Patrick says things about this case like;
the young lady in the elevator (Elisa Lam) appears to be taken over
She might appear to be taken over to some people, but to me, and many others, she appears to be having a mental health episode. It kind of ticks me off when so-called researchers use stories like these to try to spin some odd angle without giving the basic facts. Might there have been something paranormal to this case? Yes, but there also might not have been and if you know she had mental health problems and was usually heavily medicated, her erratic behavior begins to explain itself or at least offer clues.
Patrick mentions none of this in his book.
The other thing with Elisa Lam, if memory serves me right, is that she had never been on an adventure like this and ventured off on her own, I think mixing all this in with her mental health problems, lack of medication, this new environment she found herself in, a creepy old hotel filled with weirdos, and a lack of supervision, this is a perfect storm in my mind for something to go wrong.
Another well-known person of interest that did this with the Elisa Lam case is David Paulides.
David is the guy that popularized the Missing 411 category of cases of people that go missing in alleged “bizarre circumstances”. And it’s interesting because Patrick brings David’s research up later in this book. Birds of a feather maybe?
When you read David’s Missing 411 books and look into his stories you find that these so-called bizarre and paranormal incidents are extremely rare and instead, in many cases, the incidents are easily explained and can be put down to dehydration, hypothermia, or other common but yet tragic happenings.
I know this because I looked into many of the Australian cases David reported on, and in some cases, he just blatantly spun these erratic crazy sounding stories such as the case of Gary Tweddle, in which David, similar to Elisa Lam, had left out all of the basic facts and purposely made to appear far more bizarre than what it really was.
I digress. But I do find it strange there are characters on the web that are monetizing these types of stories and click-worthy events.
Patrick then again quickly moves through the topics of Strange Electronic Malfunctions, Full Body or Object Apparition, Getting Followed, Poltergeist Activity, Buildings That Suddenly Become Active And Then Stop, and The Witching Hours.
I mean where to start and where to end with these.
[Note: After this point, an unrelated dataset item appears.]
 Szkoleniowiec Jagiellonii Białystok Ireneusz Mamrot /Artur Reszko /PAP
I could do a whole 2000-word component pulling these apart. Patrick is obviously setting up the rest of the book with these paranormal examples laid out right in the beginning.
The only component that I want to comment on in this so-called “replicatable observed paranormal activity” is the part on Electronic Malfunctions.
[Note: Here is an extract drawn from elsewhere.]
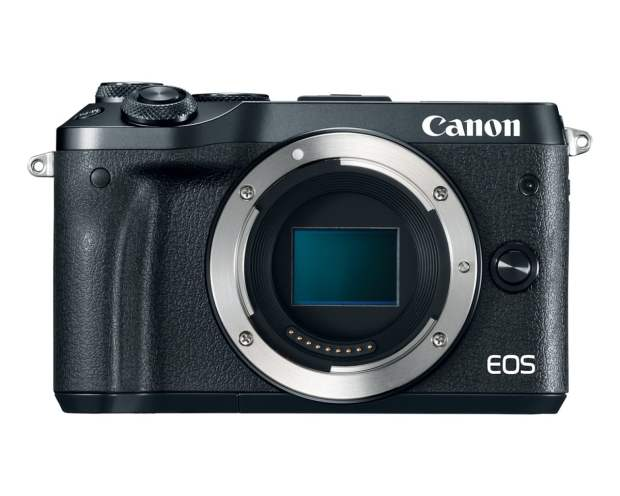 EOS-M6-BLACK-BODY-FRONT-hiRes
While I am not officially technically trained, I have worked for various large and small manufacturers of and sellers of batteries, electric, gas, and water appliances for over 15 years and most of that time has been spent doing basic diagnosis, fault finding, and trying to replicate problems customers face.
One thing I have learned is that a lot of people don’t have any understanding of how things work or should work and even more are just plain stupid.
I once had a person tell me that he put his brand new smartphone into a tank of water because the marketing material said it was waterproof. Wow. What was more unbelievable was that he expected it to work afterward and when it didn’t, he then contacted the company to complain.
Recently my Google Chrome Cast does this thing where it seemingly and randomly switches the visuals off but the audio continues to play, my kids and I call this the blue screen of death. It’s not paranormal and has nothing to do with UFOs.
Lithium batteries are another well-known curly one. They are reported frequently to be seemingly ‘dead’ and this happens out of the blue, but can be re-activated by being jump-started. This all seems weird but when you start to understand how the technology works and that they are affected by temperature, humidity, condensation, and even air pressure along with many other things that most people never care to think about, you start to realize that very likely what people consider to be weird or strange is in fact perfectly normal.
None of these things are even slightly paranormal and to just throw this out there without specifying is not good work in my opinion.
Part Three is mostly just research notes and references.
Part Four begins really well. Patrick pulls apart the number of deaths and explains that if these paranormal activities are due to dead human spirits, in summary, there should be a lot more of them. I agree with this argument and have used it myself, we should be swimming in a sea of dead humans, animals, and even dinosaur spirits if this was the case.
Where it starts to fall apart for me is when he just throws that idea away completely.
I agree with him for the most part, if spirits were real and they were just banged out and assigned human bodies like in a cookie factory we should be surrounded by them. But hang on a second. Not all humans are the same. Supposedly.
What if there are special kinds of humans or humans in special kinds of situations or a combination of the two? Does not a large part of the human population believe in humans with divine or magical powers? Prophets like Jesus Christ, Enoch, Milarepa, Buddha, and Krishna?
What about the more common witches, warlocks, and people that meditate or wash their crystals in the moonlight?
What if we are in a Matrix and these spirits are Neo-like characters?
What if there is a process here, how can we just throw the idea away because the numbers do not categorically make sense? Seems a little impatient to me. Something that we see repeated throughout the book.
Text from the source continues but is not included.